The critical distinction: frameworks require assembly, harnesses work out of the box. A framework says "here are the parts, build what you want." A harness says "here's a working agent — customize it."

Part 2: The Seven Architectural Pillars

Every production harness implements these seven subsystems. The quality of each determines whether the agent reliably completes work or produces expensive hallucinations.

Pillar 1: Sandbox & Isolation

What it solves: Agents execute code, modify files, and make network requests. Without isolation, a single hallucinated rm -rf / destroys the host system.

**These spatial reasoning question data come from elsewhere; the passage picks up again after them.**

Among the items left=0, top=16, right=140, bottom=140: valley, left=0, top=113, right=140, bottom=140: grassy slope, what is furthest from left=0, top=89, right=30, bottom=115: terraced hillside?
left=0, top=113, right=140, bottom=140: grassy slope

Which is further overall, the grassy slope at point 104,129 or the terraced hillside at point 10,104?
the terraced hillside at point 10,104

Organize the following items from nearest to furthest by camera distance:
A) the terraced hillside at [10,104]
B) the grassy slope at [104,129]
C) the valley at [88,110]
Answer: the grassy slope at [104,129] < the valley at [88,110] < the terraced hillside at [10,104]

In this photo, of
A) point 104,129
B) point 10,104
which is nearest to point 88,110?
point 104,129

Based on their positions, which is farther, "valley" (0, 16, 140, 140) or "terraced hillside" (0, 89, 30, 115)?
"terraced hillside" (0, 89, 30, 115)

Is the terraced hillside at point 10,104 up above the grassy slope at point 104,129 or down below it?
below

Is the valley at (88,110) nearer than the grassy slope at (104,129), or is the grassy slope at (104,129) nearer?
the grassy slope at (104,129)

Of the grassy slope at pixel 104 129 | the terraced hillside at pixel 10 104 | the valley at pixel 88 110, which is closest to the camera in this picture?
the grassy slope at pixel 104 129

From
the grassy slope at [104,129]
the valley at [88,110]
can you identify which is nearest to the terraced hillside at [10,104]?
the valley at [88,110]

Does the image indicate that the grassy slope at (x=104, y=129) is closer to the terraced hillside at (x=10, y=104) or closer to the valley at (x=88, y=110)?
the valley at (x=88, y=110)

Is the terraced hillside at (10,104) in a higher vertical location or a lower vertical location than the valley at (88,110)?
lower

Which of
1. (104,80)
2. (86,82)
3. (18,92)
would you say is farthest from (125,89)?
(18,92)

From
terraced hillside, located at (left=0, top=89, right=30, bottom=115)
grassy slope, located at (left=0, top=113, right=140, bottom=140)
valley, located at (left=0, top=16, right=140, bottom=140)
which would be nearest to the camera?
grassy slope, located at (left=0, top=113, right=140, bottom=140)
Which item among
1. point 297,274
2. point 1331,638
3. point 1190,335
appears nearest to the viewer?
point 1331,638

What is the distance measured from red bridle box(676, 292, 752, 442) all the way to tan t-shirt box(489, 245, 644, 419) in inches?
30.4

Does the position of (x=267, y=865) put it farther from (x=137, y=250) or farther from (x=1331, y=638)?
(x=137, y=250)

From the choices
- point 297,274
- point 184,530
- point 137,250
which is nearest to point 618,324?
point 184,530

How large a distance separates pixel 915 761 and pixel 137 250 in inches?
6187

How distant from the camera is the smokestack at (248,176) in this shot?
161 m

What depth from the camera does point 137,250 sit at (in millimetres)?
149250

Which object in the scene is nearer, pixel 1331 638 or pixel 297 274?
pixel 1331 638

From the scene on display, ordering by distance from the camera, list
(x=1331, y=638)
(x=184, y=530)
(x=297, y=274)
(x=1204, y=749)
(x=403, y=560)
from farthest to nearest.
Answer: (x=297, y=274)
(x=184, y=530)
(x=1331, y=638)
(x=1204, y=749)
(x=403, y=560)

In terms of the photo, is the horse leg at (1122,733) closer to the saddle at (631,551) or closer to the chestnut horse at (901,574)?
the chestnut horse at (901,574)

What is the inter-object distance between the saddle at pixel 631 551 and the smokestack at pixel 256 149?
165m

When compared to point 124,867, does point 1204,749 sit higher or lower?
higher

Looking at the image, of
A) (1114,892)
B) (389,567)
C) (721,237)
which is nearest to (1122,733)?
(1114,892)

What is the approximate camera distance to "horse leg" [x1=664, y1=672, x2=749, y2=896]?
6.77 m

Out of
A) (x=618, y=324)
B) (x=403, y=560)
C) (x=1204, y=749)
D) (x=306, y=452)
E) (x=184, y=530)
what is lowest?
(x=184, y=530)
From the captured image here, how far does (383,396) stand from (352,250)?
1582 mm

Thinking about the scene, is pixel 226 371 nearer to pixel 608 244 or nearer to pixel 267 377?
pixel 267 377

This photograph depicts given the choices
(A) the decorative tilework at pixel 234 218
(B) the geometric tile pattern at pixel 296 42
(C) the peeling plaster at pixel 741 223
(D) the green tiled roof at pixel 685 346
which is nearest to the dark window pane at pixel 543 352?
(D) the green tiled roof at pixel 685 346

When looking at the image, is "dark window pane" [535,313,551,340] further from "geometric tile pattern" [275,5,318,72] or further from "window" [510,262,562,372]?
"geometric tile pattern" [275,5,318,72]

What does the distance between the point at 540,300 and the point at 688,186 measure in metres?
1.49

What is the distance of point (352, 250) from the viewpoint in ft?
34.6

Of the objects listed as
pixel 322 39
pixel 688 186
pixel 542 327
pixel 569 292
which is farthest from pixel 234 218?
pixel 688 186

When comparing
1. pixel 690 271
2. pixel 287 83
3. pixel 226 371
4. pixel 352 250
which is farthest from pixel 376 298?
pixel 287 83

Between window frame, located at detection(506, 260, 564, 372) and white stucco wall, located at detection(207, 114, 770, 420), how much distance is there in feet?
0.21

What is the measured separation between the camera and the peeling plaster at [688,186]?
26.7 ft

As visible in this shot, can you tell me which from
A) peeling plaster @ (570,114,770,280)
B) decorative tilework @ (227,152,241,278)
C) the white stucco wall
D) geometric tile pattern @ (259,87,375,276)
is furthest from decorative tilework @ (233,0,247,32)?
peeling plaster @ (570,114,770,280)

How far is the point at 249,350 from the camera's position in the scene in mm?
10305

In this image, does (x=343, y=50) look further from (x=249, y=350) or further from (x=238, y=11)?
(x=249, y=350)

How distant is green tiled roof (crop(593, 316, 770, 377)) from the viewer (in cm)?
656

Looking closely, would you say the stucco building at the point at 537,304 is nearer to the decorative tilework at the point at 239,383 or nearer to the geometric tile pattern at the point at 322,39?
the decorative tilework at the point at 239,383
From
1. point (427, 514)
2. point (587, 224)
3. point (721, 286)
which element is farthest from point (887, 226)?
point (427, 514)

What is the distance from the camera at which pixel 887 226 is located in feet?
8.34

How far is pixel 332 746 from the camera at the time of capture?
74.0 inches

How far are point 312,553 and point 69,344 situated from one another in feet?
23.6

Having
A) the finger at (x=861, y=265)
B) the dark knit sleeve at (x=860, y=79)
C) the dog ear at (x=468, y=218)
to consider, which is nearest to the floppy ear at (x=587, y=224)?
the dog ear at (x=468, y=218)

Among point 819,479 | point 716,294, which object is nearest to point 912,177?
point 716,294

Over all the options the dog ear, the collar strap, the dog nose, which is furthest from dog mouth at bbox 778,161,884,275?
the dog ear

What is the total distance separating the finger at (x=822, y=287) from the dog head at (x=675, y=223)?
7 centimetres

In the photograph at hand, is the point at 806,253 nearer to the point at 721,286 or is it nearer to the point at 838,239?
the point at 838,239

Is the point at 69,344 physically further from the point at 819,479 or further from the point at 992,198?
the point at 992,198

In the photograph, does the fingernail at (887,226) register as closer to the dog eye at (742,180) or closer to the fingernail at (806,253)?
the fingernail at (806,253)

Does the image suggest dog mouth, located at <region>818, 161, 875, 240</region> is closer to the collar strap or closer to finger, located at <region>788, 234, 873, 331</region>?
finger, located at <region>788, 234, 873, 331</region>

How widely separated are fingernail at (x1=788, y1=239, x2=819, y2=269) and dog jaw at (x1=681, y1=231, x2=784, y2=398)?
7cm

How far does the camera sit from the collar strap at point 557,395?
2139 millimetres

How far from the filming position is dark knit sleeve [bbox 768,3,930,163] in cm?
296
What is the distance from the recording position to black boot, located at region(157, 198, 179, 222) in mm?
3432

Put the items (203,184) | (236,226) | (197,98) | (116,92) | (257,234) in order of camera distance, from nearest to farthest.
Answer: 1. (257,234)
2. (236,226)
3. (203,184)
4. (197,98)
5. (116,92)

The isolation hierarchy (weakest → strongest):

Level	Technology	Cold Start	Use Case
Process-level	V8 isolates, Deno	~1ms	Lightweight scripting
Container	Docker, Podman	~500ms	Standard agent sandboxing
Container + kernel hardening	gVisor, seccomp	~800ms	Defense-in-depth
MicroVM	Firecracker, Kata	~150ms	Maximum isolation (E2B, OpenAI Codex cloud)
Full VM	QEMU/KVM	~2-5s	Legacy, rarely used for agents

Key architectural decisions:

Network access: OpenAI Codex disables network by default in cloud tasks. This is the security-first posture. Agents that need network get explicit allowlists.
Filesystem scope: Each agent task gets its own filesystem overlay (copy-on-write). Changes are ephemeral unless explicitly committed. OpenAI achieves this with per-worktree git checkouts — each Codex run gets an isolated copy of the repo.
Resource limits: CPU time, memory, disk I/O, and execution duration are capped. Without these, a confused agent can burn infinite compute.
Teardown: The sandbox and everything in it (logs, metrics, temp files) are destroyed when the task completes. This prevents cross-contamination between runs.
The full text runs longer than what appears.